The primary risk management tool that my teams use is a simple prioritized list, with a place to either write down the mitigation plans or to link to A3s that contain full back-up plans. This risk list gets ongoing review from the team to remove those risks that did not materialize, and add new ones that have developed.

When a Risk is Not A Risk

High impact items with high likelihood are not risks. If every one of your last five products has had installation issues and nothing else has changed, then “installation” is not a risk — it is a practical certainty. Similarly, if you have never sold a product through a new sales channel to a new market, then “market risk” fails to express the major obstacles that you may face. These kinds of things don’t belong on your risk list. A “known unknown” is not a risk — it is a Knowledge Gap — and calling it a risk is mere wishful thinking.

Teams that include near-certainties as “risks” dilute the focus of risk management. At the same time, including these items on the risk list may lead a team to believe they have done all they can do about these challenges, depriving them of the focus they need to overcome the obstacles permanently.

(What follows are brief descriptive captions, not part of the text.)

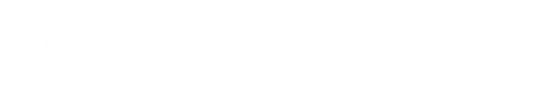 logo concorso 50&Piu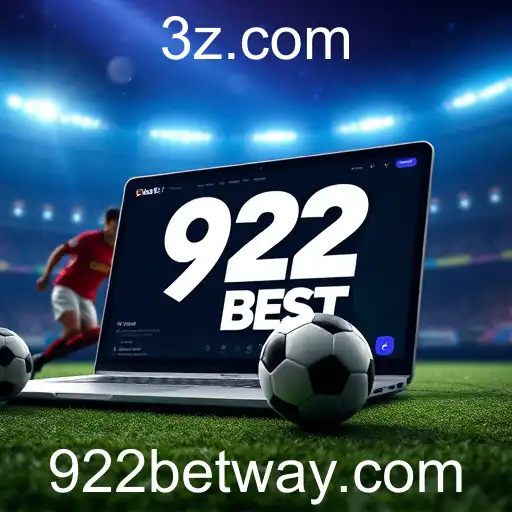 922 Bet: Crescimento e Desafios em 2025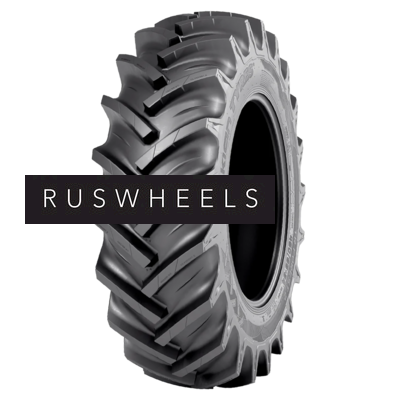 Шины Всесезонная Nokian Tyres 420/85-28(16,9-28) 16PR 148A8 (145B) TR Forest 2 R-1 TL  Шины Всесезонная Nokian Tyres 420/85-28(16,9-28) 16PR 148A8 (145B) TR Forest 2 R-1 TL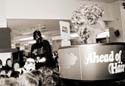Chelmsford Debenhams 028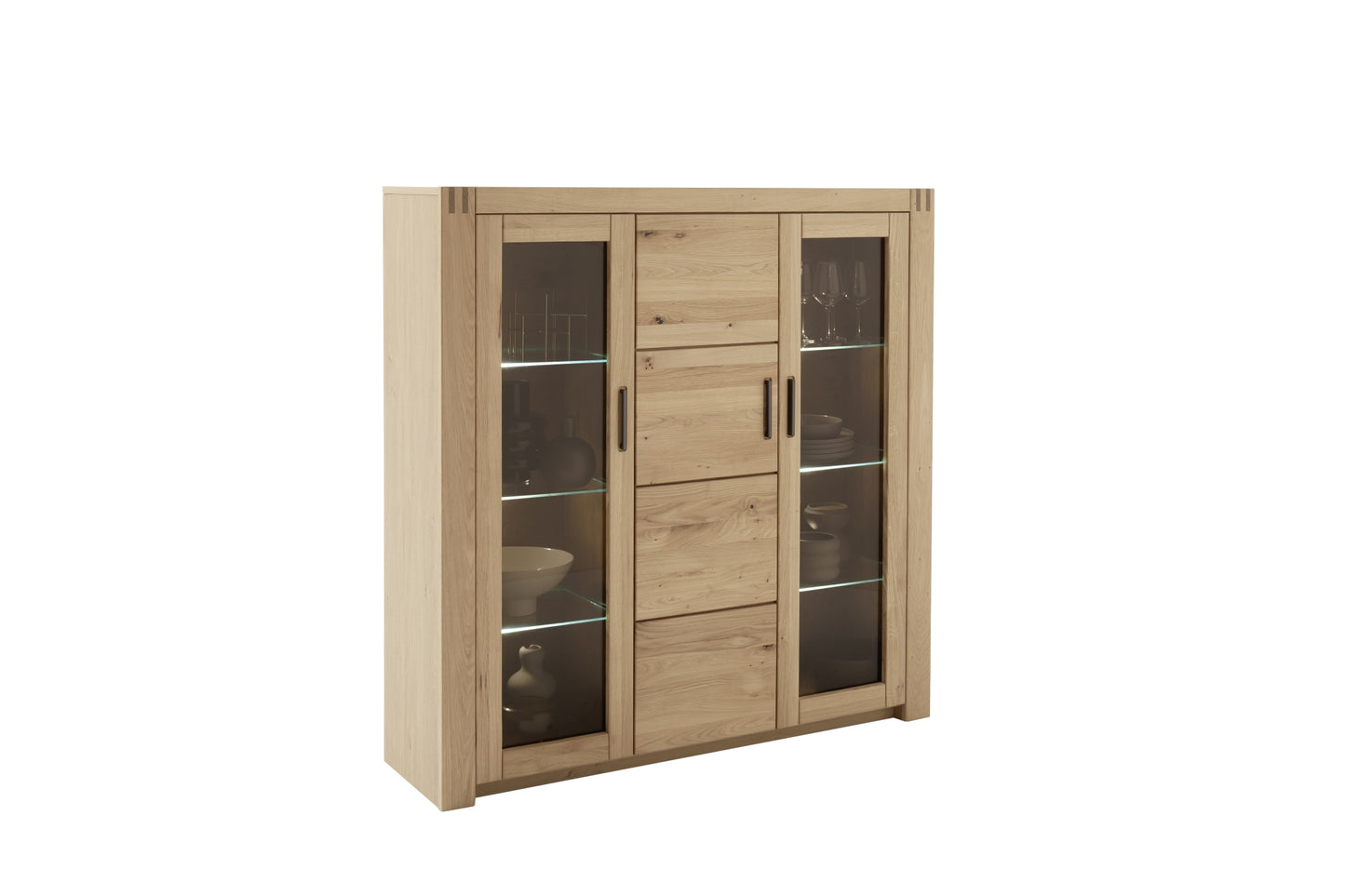 PRAG Highboard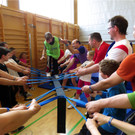 BK_Wilde Spiele_Abenteuer Sportcamp 37.JPG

A Simple Risk Management Checklist

  • The team has identified its Key Decisions and Knowledge Gaps, including the Knowledge Gaps that they will not close (these are the first items in the Risk Assessment).
  • The team has looked for other risks using several different techniques to address the different sources of risk.
  • The team has completed a simple Risk Assessment for every identified risk with appropriate mitigation plans.
  • The team regularly updates this list (usually at Integration Events) to see if anything can be removed, or should be added to the list.
  • The Risk Assessment is a key input into the investment decisions that business teams make at stage gate meetings to move projects into new development phases.
  • The technical Risk Assessment is used to develop product test plans, and the commercial Risk Assessment is used to develop test marketing and launch plans.
  • The Risk Assessment is updated after the project is finished, at the team’s final Knowledge Capture meeting, so that future teams can learn from this team’s experience.